Tally the lines below containing "frames" and report only the total.

Stored data.
***

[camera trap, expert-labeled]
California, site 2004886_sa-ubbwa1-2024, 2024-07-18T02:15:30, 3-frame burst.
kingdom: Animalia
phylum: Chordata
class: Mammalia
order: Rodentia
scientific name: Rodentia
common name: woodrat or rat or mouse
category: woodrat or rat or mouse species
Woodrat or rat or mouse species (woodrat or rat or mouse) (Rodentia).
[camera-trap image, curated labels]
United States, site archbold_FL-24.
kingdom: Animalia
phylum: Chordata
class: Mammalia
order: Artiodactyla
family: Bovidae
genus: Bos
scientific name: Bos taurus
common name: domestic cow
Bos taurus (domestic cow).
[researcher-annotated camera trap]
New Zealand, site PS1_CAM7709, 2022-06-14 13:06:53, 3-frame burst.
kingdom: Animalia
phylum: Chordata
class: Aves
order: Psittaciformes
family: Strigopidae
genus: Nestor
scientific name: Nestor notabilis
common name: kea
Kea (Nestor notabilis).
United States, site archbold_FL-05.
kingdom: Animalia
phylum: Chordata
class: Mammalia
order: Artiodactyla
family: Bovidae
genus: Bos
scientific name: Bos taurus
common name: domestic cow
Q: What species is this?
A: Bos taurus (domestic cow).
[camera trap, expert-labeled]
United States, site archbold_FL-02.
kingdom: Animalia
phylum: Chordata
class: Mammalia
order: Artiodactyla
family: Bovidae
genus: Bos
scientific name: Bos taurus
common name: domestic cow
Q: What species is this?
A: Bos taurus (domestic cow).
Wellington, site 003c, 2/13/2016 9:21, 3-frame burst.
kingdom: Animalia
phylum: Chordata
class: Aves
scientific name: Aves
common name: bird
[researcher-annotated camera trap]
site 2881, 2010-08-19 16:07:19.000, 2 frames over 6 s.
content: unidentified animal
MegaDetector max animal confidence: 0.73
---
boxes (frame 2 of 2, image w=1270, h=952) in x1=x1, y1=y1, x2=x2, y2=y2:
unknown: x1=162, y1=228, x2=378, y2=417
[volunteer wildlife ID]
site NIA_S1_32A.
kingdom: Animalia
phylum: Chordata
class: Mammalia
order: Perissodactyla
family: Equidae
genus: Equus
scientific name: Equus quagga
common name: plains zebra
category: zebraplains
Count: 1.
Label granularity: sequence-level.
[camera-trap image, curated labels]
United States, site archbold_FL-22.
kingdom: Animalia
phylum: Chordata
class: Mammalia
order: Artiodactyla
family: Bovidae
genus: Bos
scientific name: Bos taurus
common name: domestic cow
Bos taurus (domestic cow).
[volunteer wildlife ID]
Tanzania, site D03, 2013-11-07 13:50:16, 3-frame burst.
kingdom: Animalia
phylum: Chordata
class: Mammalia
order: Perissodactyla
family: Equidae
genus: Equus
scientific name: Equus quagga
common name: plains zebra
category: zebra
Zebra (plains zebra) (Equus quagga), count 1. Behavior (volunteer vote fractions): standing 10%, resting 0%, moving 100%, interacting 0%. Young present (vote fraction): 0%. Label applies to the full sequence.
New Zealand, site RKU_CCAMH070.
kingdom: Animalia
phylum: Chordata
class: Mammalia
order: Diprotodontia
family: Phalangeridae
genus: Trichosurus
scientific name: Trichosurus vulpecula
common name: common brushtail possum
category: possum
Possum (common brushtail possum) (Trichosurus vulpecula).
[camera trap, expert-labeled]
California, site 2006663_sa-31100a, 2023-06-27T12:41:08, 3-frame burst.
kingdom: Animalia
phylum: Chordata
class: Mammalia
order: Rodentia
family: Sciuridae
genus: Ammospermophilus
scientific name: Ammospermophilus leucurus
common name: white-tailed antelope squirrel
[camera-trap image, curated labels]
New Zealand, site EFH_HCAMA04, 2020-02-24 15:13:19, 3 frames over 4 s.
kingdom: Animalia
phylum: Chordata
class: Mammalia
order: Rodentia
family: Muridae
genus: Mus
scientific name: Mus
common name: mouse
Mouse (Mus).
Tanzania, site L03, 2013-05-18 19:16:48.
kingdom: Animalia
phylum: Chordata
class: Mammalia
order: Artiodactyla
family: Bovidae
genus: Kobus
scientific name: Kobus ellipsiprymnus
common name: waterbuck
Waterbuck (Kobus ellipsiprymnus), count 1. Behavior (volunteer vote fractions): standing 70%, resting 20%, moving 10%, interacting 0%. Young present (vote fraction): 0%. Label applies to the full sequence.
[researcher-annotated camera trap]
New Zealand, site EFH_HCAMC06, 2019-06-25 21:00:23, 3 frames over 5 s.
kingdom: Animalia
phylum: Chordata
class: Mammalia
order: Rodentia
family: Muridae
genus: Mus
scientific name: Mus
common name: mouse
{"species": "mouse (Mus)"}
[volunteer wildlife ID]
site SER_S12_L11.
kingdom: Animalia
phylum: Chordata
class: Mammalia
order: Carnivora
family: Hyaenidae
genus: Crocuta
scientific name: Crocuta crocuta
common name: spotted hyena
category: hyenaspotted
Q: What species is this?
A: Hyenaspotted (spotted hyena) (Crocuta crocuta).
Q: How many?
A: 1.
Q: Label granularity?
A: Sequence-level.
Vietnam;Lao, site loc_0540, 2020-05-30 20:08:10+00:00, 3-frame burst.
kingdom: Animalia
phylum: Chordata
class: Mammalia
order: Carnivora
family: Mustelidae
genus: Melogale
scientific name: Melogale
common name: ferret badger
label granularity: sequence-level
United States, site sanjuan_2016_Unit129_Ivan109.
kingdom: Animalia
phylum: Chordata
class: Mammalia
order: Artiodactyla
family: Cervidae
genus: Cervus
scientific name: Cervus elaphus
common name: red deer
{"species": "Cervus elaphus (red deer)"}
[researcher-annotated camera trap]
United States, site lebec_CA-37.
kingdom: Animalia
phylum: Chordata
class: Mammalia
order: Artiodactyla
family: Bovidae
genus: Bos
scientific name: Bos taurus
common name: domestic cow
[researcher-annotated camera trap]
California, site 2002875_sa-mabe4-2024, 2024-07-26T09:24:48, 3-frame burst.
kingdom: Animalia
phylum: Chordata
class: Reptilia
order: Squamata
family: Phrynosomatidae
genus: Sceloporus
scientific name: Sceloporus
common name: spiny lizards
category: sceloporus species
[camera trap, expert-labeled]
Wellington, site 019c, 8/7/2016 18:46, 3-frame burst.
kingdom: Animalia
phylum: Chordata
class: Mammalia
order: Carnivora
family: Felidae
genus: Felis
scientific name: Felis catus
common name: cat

***

Response to this task. 3